- TRECHO DO TEXTO -

Com o livro Realismo Capitalista, Mark Fisher disponibilizou a milhares de pessoas um kit de ferramentas críticas para compreender e revidar os principais problemas causado pelo neoliberalismo.

Antes de sua publicação em 2009, o escritor e acadêmico Mark Fisher confidenciou a sua parceira Zoe que ficaria satisfeito se seu próximo livro vendesse 500 cópias. 14 anos depois, e com uma segunda edição publicada em novembro do ano passado, Realismo capitalista ultrapassou 100.000 vendas somente em inglês [no Brasil já passou de 10.000 exemplares vendidos]. Slavoj Žižek, talvez o filósofo mais famoso do mundo, o descreveu como “o melhor diagnóstico de situação que temos”, enquanto Russell Brand narrou o audiolivro. Segundo o Google Scholar, a obra possui mais de 4.000 citações acadêmicas. Nada mal, visto que Fisher lutou para encontrar um trabalho de professor enquanto escrevia.

Meu primeiro contato com o Realismo capitalista foi nos primeiros meses de 2010. Enquanto folheava alguns livros em Gower Street Waterstones, me deparei com um livro extremamente conciso com um título provocativo. Li alguns meses depois e a experiência pareceu uma revelação. Em meio dia, alguém que eu nunca tinha visto na TV, ou na imprensa, não apenas dissecou o zeitgeist do nosso tempo, como também forneceu um novo registro ao fazê-lo.

- OBJETIVO DO EXERCÍCIO -
Reproduza sem nenhuma alteração a parte do texto sobre o livro Realismo capitalista que começa em "Com o livro" e vai até "causado pelo neoliberalismo.".

- MATERIAL DE ORIGEM -
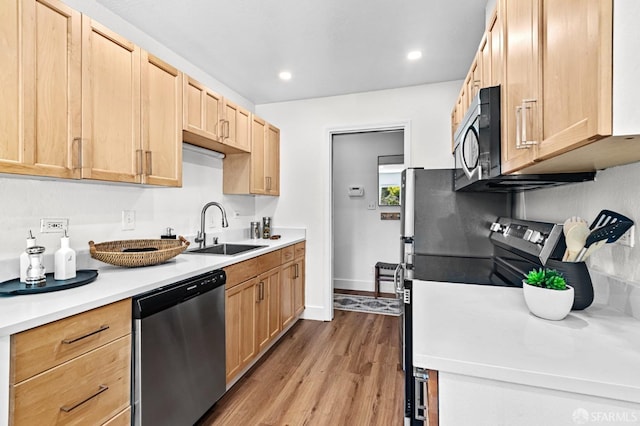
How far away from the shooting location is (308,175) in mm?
3605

- RESULTADO DO EXERCÍCIO -
Com o livro Realismo Capitalista, Mark Fisher disponibilizou a milhares de pessoas um kit de ferramentas críticas para compreender e revidar os principais problemas causado pelo neoliberalismo.